23 Aout 2006Philippe Bolopion
Les règles d'engagement provisoires de la Force intérimaire des Nations unies au Liban (Finul), dont Le Monde a obtenu une copie, autorisent les casques bleus à ouvrir le feu pour se défendre, protéger les civils, ou désarmer les miliciens qui se trouveraient sur leur passage.
Les 15 000 soldats, qui seront placés sous le drapeau onusien, n'auront toutefois pas pour mission de rechercher activement les armes du Hezbollah, ni de s'interposer en cas de reprise des combats.
Le document de 21 pages, marqué "UN restricted" et distribué à tous les pays intéressés vendredi 18 août, affirme que la Finul renforcée opère selon des principes "de nature principalement défensive", mais qui "autorisent l'usage d'une force appropriée et crédible (...) si nécessaire". Ces règles d'engagement préservent sans ambiguïté le droit "inhérent" à l'autodéfense des casques bleus.
Au-delà, l'usage de la force est autorisé pour empêcher que la zone-tampon, entre la "ligne bleue" et le fleuve Litani, soit "utilisée pour des activités hostiles", pour "résister" à des tentatives de faire obstacle au mandat de la Finul ou pour "protéger les civils sous la menace imminente de violence physique". L'usage de la force doit être toutefois "proportionnel".
Le "Concept d'opération", un autre document provisoire, marqué "UN confidential", établit clairement qu'il revient aux forces armées libanaises de "prendre le contrôle" de la zone- tampon et de "désarmer le Hezbollah". L'ONU pourra cependant développer "des opérations d'information efficaces pour contrer la propagande du Hezbollah".
"Nous n'irons pas activement à la recherche des armes du Hezbollah", explique un haut responsable onusien qui ajoute : "Mais si, lors d'une patrouille, on tombe sur une cache, notre mandat est de saisir ces roquettes", poursuit-il. La Finul va également établir des check-points fixes et mobiles. "Si un camion passe avec des armes, on l'arrête", explique ce responsable militaire onusien. L'armée libanaise serait alors appelée à intervenir. "Si le véhicule tente de passer en force, nous utiliserons la force létale", prévient-il.
"TROUVER DES CONTRE-MESURES"
Au quotidien, les casques bleus devront, selon cette source, "patrouiller les rues, de jour comme de nuit, montrer leur présence, être en prise avec ce qui se passe dans la région". Si la Finul observe des hommes du Hezbollah en train de lancer une roquette sur Israël, elle fera appel à l'armée libanaise, et ne devrait pas, selon cette source, user de la force, quand bien même une interprétation stricte de son mandat l'y autoriserait.

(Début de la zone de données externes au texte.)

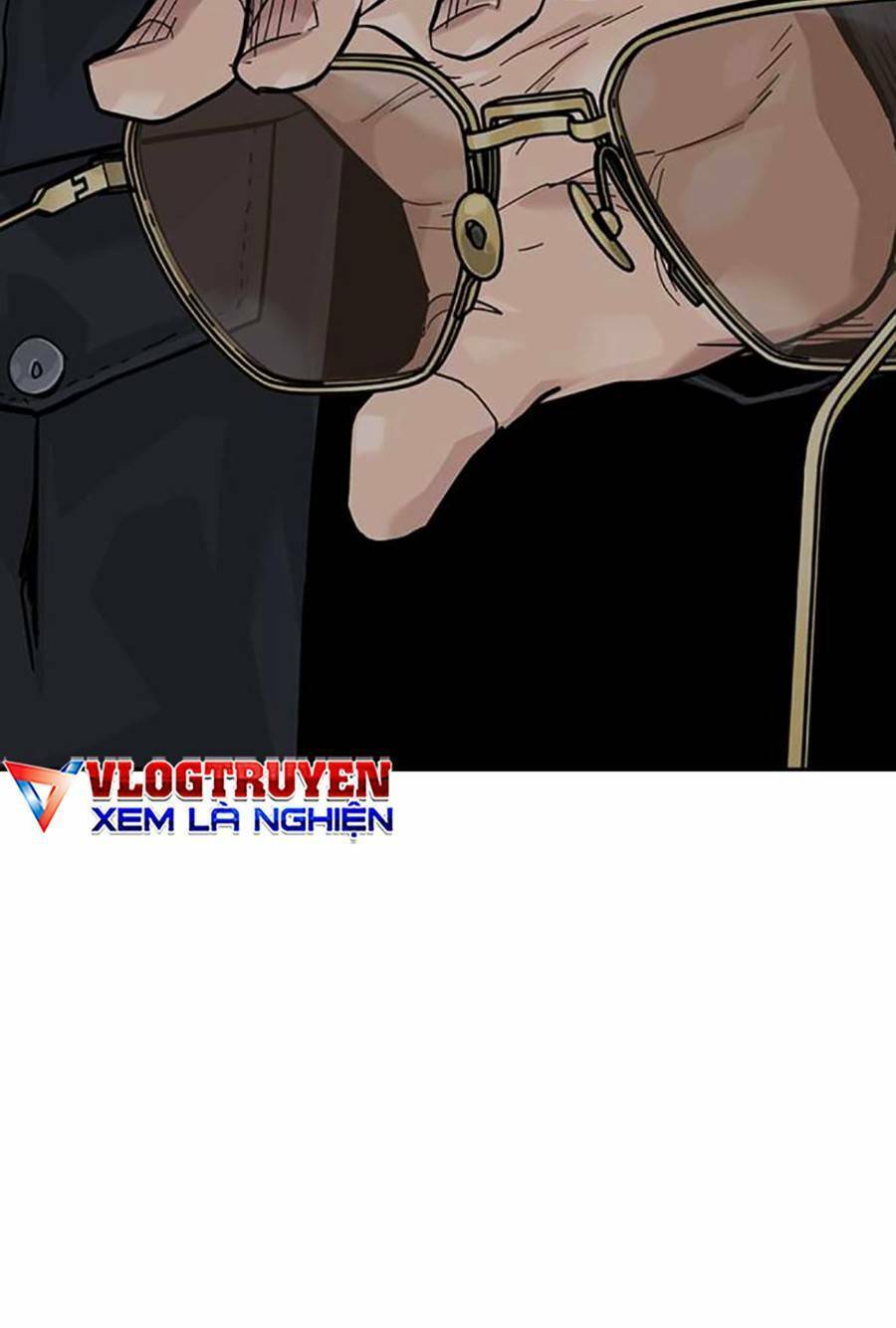 Để Có Thể Sống Sót Chapter 103 - 27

De même, en cas de raid israélien au Liban, et de réplique libanaise, la Finul resterait "en dehors". "Nous ne nous interposerions pas, nous tenterions de les arrêter par d'autres moyens", poursuit le fonctionnaire onusien. "Mais si Israël vise des civils, nous devrions trouver des contre-mesures, en bloquant des voies d'accès ou en mettant en place des observateurs, même si c'est très dangereux", affirme-t-il.
A la demande du Liban, et contrairement au souhait d'Israël, la résolution 1701, qui a renforcé la Finul, n'est pas sous le chapitre VII de la Charte des Nations unies, qui permet un usage de la force plus libre que le chapitre VI, reposant sur le consentement des parties. Mais la Finul a "un chapitre VI robuste", explique un haut responsable onusien, selon lequel l'ONU "a pris des morceaux du chapitre VII et les a placés dans les règles d'engagement".
Le commandement de la force rapportera directement au chef du maintien de la paix de l'ONU, le Français Jean-Marie Guéhenno, lui-même sous l'autorité de Kofi Annan. "Le commandant de la force a beaucoup d'autonomie", assure le responsable onusien, selon lequel "il n'est pas possible d'être assis à New York et de dicter les détails de toutes les actions" de la future force.